Stored data entries:

※ ※ ※

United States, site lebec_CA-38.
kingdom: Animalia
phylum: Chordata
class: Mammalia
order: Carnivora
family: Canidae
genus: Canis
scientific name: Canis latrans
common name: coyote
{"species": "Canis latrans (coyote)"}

※ ※ ※

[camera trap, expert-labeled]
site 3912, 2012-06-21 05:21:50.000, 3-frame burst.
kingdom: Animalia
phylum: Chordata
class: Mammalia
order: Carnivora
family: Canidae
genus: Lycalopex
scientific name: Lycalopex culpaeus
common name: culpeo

※ ※ ※

# PROBLEM TO SOLVE:
Gather each line in the data that holds the string "site".

# ANSWER FOR THE TASK:
United States, site lebec_CA-38.
site 3912, 2012-06-21 05:21:50.000, 3-frame burst.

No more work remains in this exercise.